Making Patient Placement Decisions & Writing Clinical Justifications Using Uniform Patient Placement Criteria e.g., LOCUS
 
Two Day Workshop Description

Abstract/Description:

Research on the evidence based practice of making patient placement decisions, also known as choosing a level of care, and matching clients to treatment indicates that mismatching patients to treatment, either under treating or over treating has been demonstrated to decrease a client’s successful engagement of treatment (Magura, et. al., 2002), and lead to poorer treatment outcomes (Magura et. al., 2002; McKay et. al., 2000). It is imperative that assessors and case managers learn how to make informed and accurate patient placement decisions, and be able to write clear, concise and clinically defensible justifications for their decisions.

Goal:

To develop and/or enhance the knowledge and skills of participants to make more informed and accurate patient placement decisions, and to write clear, concise clinical justifications for those decisions utilizing Uniform Patient Placement Criteria (UPPC) e.g., Level of Care Utilization System (LOCUS).
 
Objectives:
  • Understand the rationale and benefits of using standardized assessment instruments e.g., Addiction Severity Index (AS), Comprehensive Adolescent Severity Inventory (CASI), & Global Appraisal of Individual Needs (GAIN) to collect clinical information.
  • Understand the rationale and benefits of using uniform patient placement criteria (UPPC) e.g., Level of Care Utilization System (LOCUS) to make patient placement decisions.
  • Understand the Levels of Care Continuum, and differentiate between the general criteria guiding inpatient vs. outpatient patient placement decisions.
  • Be able to identify and define LOCUS’s six dimensions of assessment.
  • Be able to identify and describe the process for making patient placement decisions.
  • Understand the relationship and functionality of assessment tools and Uniform Patient Placement Criteria (UPPC) e.g., LOCUS.
  • Be able to identify the sections and items of a standardized assessment tool i.e., Addiction Severity Index (ASI), that primarily inform each of LOCUS’s six dimensions.
  • Participants will learn the format and process for writing a LOCUS Dimension risk rating clinical justification.
  • Identify and describe the key components and format of a LOCUS dimension risk rating clinical justification.
  • Identify and describe the key components and format of a patient placement decision clinical justification.
  • Identify three common errors made when writing clinical justifications.
  • Participants will learn how LOCUS dimension clinical justifications can be used to develop treatment plans.
Organizational Outcomes:

Organizations employing staff who successfully complete this workshop and transfer their newly acquired knowledge and skills back to their workplace should see an improvement in the accuracy of patient placement decisions made, and the clinical justifications for them. As a result of improved matching of clients to treatment, organizations could also see an increase in the initiation, engagement and retention rates of clients in treatment.

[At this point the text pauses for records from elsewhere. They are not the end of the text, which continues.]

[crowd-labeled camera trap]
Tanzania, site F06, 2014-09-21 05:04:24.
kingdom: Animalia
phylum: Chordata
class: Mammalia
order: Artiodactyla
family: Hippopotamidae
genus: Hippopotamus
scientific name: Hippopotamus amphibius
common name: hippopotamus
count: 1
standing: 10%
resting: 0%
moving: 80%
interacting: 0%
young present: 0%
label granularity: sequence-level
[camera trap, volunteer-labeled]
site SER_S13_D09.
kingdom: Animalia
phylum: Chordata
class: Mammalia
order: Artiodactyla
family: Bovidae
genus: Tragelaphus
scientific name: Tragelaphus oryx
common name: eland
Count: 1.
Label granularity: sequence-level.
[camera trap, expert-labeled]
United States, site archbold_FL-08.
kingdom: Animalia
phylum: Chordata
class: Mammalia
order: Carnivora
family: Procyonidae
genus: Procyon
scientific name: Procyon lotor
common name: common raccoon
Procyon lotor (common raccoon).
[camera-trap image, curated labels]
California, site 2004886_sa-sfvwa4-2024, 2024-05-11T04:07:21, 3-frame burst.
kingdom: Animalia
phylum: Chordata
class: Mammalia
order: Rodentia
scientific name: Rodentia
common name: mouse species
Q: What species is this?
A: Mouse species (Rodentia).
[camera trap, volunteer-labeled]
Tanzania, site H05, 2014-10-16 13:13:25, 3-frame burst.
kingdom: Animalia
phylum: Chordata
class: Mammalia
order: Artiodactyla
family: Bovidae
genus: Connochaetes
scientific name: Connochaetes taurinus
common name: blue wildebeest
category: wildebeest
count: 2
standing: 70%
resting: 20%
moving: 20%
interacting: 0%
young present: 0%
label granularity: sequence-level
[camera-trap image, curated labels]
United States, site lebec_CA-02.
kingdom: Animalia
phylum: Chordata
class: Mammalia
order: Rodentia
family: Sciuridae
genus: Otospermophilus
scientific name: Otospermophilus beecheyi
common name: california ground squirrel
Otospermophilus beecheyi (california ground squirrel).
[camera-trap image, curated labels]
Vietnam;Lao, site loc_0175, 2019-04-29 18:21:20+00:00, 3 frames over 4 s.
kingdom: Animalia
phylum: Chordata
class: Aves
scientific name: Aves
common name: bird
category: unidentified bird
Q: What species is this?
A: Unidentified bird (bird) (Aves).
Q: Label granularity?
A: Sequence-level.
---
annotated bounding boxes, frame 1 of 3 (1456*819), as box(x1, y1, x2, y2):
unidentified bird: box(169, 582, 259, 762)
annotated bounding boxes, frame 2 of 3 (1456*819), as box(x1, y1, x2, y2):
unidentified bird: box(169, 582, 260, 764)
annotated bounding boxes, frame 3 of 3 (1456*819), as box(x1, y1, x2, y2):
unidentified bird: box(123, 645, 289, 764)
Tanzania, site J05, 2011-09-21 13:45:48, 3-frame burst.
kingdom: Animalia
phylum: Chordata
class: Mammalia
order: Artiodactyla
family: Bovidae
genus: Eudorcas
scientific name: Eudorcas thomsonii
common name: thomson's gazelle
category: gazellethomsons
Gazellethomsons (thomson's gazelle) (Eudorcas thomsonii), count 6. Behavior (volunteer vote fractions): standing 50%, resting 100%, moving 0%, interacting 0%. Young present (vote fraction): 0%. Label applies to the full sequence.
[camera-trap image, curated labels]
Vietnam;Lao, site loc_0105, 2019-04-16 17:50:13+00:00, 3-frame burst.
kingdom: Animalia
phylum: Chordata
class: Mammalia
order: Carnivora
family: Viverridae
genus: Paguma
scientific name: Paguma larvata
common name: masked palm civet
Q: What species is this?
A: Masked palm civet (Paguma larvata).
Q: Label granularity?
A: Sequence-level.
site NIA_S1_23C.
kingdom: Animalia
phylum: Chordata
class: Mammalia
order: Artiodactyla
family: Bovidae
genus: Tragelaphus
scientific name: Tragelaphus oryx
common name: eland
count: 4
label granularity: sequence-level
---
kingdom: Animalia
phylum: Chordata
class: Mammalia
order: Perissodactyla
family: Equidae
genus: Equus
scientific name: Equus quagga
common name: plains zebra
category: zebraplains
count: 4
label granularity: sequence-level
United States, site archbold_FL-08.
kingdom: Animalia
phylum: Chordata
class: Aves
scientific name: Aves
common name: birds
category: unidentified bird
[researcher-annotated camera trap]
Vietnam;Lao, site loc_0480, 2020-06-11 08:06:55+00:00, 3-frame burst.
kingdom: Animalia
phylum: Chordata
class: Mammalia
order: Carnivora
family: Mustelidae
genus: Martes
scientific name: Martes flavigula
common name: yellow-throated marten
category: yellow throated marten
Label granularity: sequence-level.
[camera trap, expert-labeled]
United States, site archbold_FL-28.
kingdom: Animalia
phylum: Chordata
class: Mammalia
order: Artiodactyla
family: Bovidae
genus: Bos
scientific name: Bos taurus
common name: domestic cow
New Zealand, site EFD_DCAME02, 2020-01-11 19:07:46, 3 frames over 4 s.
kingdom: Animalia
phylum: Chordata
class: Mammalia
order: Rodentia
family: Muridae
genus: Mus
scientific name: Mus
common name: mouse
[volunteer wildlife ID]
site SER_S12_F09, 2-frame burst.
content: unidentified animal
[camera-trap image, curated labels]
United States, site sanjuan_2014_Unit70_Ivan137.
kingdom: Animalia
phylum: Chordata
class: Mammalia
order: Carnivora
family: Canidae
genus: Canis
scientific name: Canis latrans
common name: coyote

Career / Professional Relevancy:

The knowledge and skills required to make informed and accurate patient placement decisions, and to write clear, concise clinical justifications is a much needed and marketable skill to put on ones resume. Approximately 30 states use to varying degrees Uniform Patient Placement Criteria e.g. ASAM & LOCUS to guide placement decisions (Mee-Lee, 2005), and as many as 40 states have utilization review mechanism that involves matching clients to appropriate levels of care utilizing some form of Uniform Patient Placement Criteria (Gregoire, 2000). In addition, many treatment providers are becoming approved providers of substance abuse treatment for private insurance carriers. Many, if not all of these carriers require clinicians to be able to make informed and accurate patient placement decisions, and to be able to write clear, concise and clinically defensible justifications for those decisions.